Thursday 9 April 2009

Tricky recursive loop and power of logging

Recently I was working on some import functionality which was written earlier by third person. I had to move some data between two separate systems and I was assured that tool provided to me was working fine. So, yes it worked, but processing the 1MB Xml file took him about 30 minutes!
God, I know that complicated operations like creating, modifying, managing some big structures can last long, but why it took so incredibly long?

I've started coming to terms with the processing time, but then for completely different reason I have added some logging. It was very simple, I logged just most important things - successful and failed imports. I ran tool, and after another half hour I started to browse my log file. What I've noticed first was that log file had over 8MB, it was surprising, but I left it and started to look for failed updates (which interested me then).

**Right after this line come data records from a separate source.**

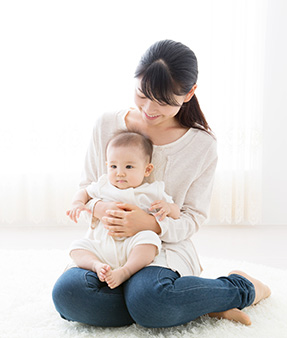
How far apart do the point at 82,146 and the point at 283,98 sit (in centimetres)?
138

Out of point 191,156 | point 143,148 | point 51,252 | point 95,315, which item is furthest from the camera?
point 51,252

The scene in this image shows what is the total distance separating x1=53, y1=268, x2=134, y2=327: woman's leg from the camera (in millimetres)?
1416

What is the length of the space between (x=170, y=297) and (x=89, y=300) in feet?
0.80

And then flash of inside! Each thing that should be updated and saved once, in fact was updated and saved about hundred of times. So I ran into code and than I found that method:

    protected void ProcessNodes(XmlNodeList nodelist, string culture)

    {

        for (int i = 0; i < nodelist.Count; i++)

        {

            XmlNode node = nodelist[i];

            if (node.Name == "page")

                ProcessNode(node, culture);

            if (node.HasChildNodes)

            {

                for (int i2 = 0; i2 < node.ChildNodes.Count; i2++)

                {

                    if (node.ChildNodes[i2].Name == "page")

                    {

                        ProcessNode(node, culture);

                        ProcessNodes(node.ChildNodes, culture);

                    }

                }

            }

        }

    }


Many of you see it immidietaly, but when you browse somebody's code which has more than five lines and didn't analyze that line by line, then you propably going to miss it. The problem with that code is that its not a infinity loop, its actually works, but really, really slow.
Each element is saved multiple times, in fact as many times as many children it has, and additional one unnecessary time inside the loop. So, for node which has 5 childrens, 5 siblings and which parent has 3 siblings this node will be updated and saved about 75 times!!!
Yeah, that was sneaky:)

I learned two thing from there:

1. Be careful even when you do a trivial things. The easiest things are the most difficult to to find, because normally you would just skip that bit thinking, 'oh, another loop...'.
2. Always log your actions. Simple log file contains more informations than you can image.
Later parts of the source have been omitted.